Alex led her in by the side entrance, which opened on a narrow hallway instead of directly into the ale room. He directed Maria to wait for him and stepped into the main dining room, in which perhaps a dozen people were eating at tables or drinking at the bar. He should have told Eliza the truth of why he was late in coming home, and yet something had stopped him. Mostly, he did not feel like explaining the whole sordid tale, and Maria was in immediate danger, of course, but was there something else?
“Mr. Hamilton!” one of the barmaids said. “We have not seen you here in quite some time! May I fetch you a pint, or perhaps some of cook’s Yorkshire pudding? I know how much you love it.”
“Good evening, Sally. I may well be ordering some food in a bit, but for now I wonder if I could ask you to escort me to Mrs. Childress’s office.”
“But of course, sir. Right this way.” Sally turned toward the front stairs.
“If you don’t mind,” Alex said. “Perhaps we could take the back way.”
“Oh ho, top secret stuff!” Sally chuckled. “Of course, of course.” She walked into the back hall, pulling up short when she saw Maria. She seemed about to say something, then looked back at Alex. Her eyes went wide.
“This is Mrs.—”
“Smith,” Maria said quickly. “Mary Smith.” She kept her face down and mostly shadowed by her wide-brimmed bonnet. Alex could imagine how it might look like she was trying to conceal her identity—which, in a way, she was—but he knew she was more likely concerned about concealing the tell-tale bruise on her cheek.

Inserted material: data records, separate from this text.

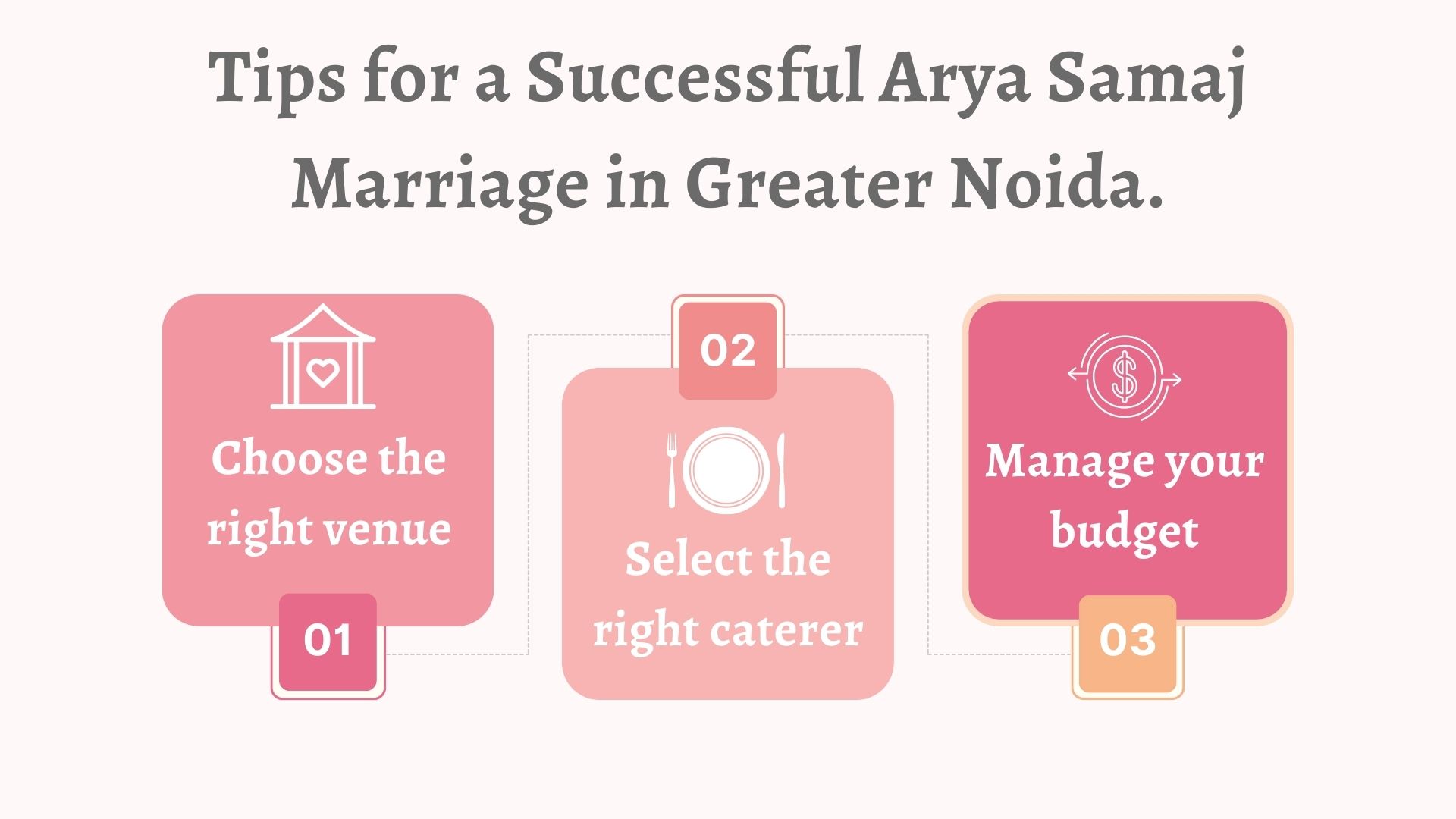 Tips for a Successful Arya Samaj Marriage in Greater Noida.

Choose the right venue

01

02

Select the right caterer

$

Manage your budget

03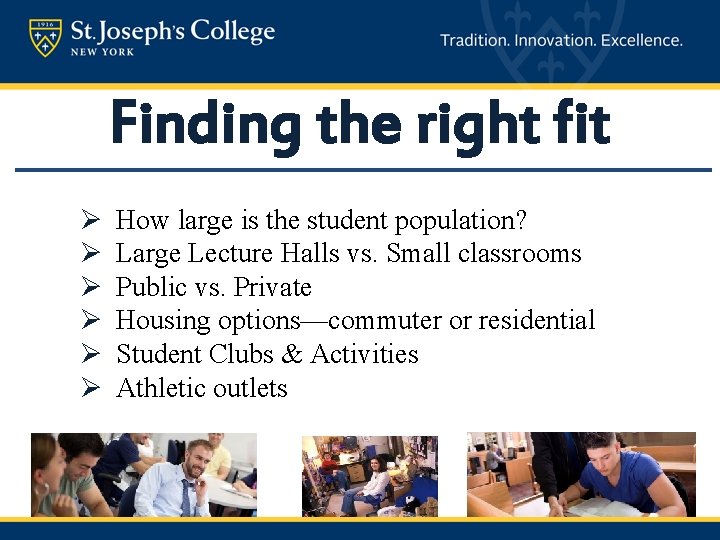 1916

St. Joseph's College
NEW YORK

Tradition. Innovation. Excellence.

Finding the right fit

➢ How large is the student population?
➢ Large Lecture Halls vs. Small classrooms
➢ Public vs. Private
➢ Housing options—commuter or residential
➢ Student Clubs & Activities
➢ Athletic outlets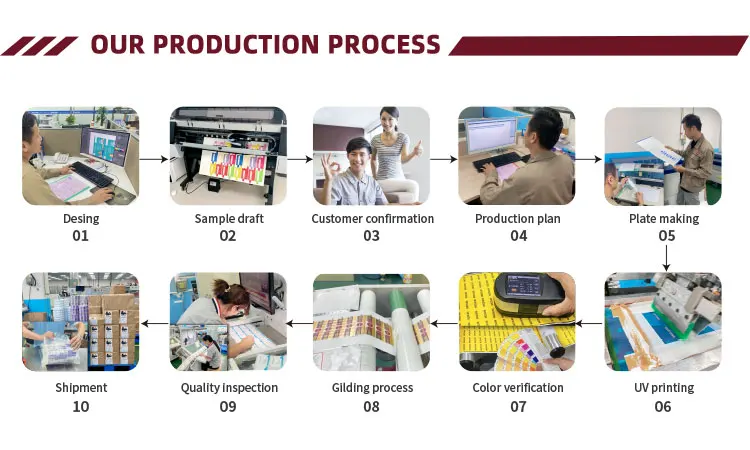 OUR PRODUCTION PROCESS

Desing
01

Sample draft
02

Customer confirmation
03

Production plan
04

Plate making
05

UV printing
06

Color verification
07

Gilding process
08

Quality inspection
09

Shipment
10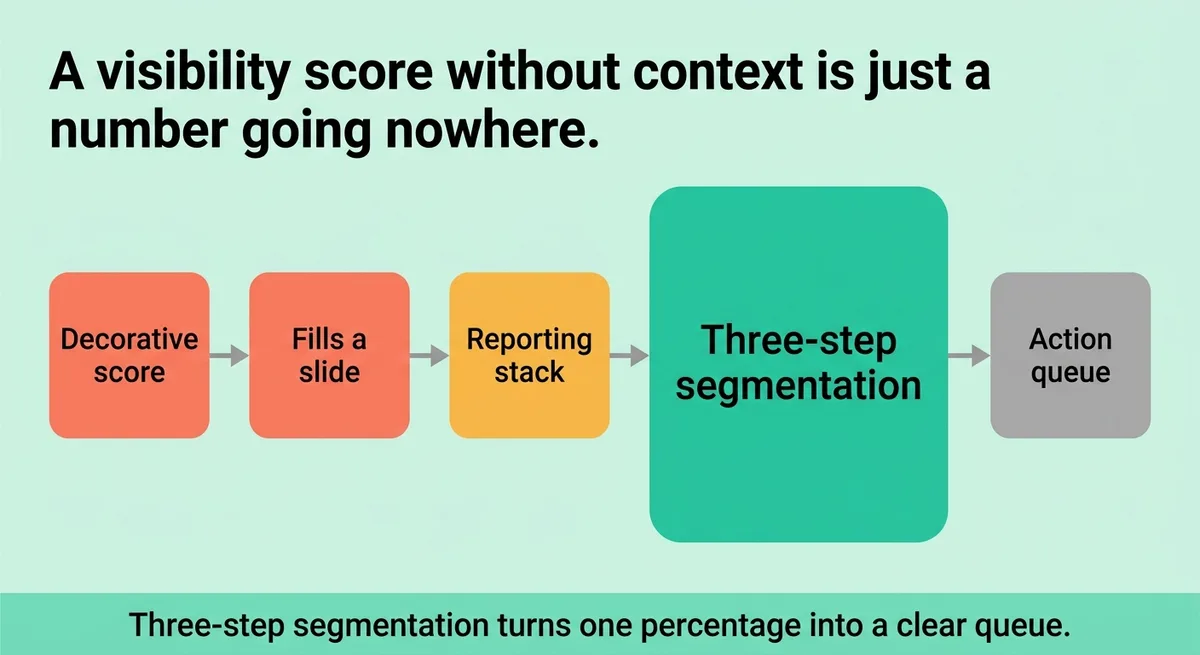 A visibility score without context is just a number going nowhere.

Decorative score

Fills a slide

Reporting stack

Three-step segmentation

Action queue

Three-step segmentation turns one percentage into a clear queue.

“Mrs. Smith will be staying here for a while. I trust that I can rely on you to see to it that she’s comfortable.”
Sally looked confused, if not suspicious, but just nodded. “Of course, sir. Let me take you to Mrs. Childress.”
She led them up two flights of stairs and knocked on a door on the third-floor landing before easing it open.

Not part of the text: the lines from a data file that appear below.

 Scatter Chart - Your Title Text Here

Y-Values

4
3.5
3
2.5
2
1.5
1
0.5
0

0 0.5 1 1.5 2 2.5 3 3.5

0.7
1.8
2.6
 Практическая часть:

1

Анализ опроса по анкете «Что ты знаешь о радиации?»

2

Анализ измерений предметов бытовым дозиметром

“Mrs. Childress?” she called into the apartment beyond. “It’s Mr. Hamilton here to see you.”
“Oh, how nice!” a voice called from within. “Do please bring him in.”
“This way, sir, ma’am,” Sally said, and led them into the apartment.
Caroline sat at her desk in an office that was larger and more comf
ortable than Alex’s, being furnished with a marble-topped desk at one end and a deep couch flanked by a pair of equally cozy chairs on the other. Since the last time he had seen her, she had traded in her widow’s black for a sober but not quite so dreary midnight-blue dress. It was also a good bit smarter than her previous dresses, her finances having rebounded significantly since Alex won her case against the state of New York. Her face was clearer, too, free of the worry that had clouded her for so many years through the war, and made all the more radiant by the genuine smile of joy with which she greeted Alex.
“Mr. Hamilton, what a treat! I was just thinking to drop you a line to see—”
Caroline’s voice broke off as she saw Maria.
“This is Mrs. Mary Smith,” Alex said. “She is a client of mine. I was hoping that I might be able to rent one of your rooms for her use for the next few weeks.”
“It shouldn’t be a problem,” Caroline said cautiously, clearly sensing that more was going on than just a simple room rental. “Just let me check my books. Sally, bring a pint for Mr. Hamilton and Mrs. Smith, and plates as well.”
“Yes, ma’am,” Sally said, and hurried back down the hall. A moment later, the door could be heard latching behind her.
Caroline, meanwhile, had flipped open a large, leather-bound ledger and begun to scan its lined surface. She looked up a moment later.
“Room three is available. It has a lovely southern exposure and a small sitting area in addition to the bedstead. If you’re going to be staying with us for a while, Mrs. Smith, you’ll find it quite comfortable.”
Alex turned to Maria, whose eyes never left the floor. When she didn’t speak, he answered for her. “Thank you, Mrs. Childress. It sounds perfect.”
Caroline stared at Maria a moment longer, then shrugged. “All right, then. I’ll have Sally bring your bags up.”
Maria’s head snapped up, a distressed look on her face. “Oh, I haven’t any bags. I haven’t—” Her voice broke. “I haven’t anything at all.”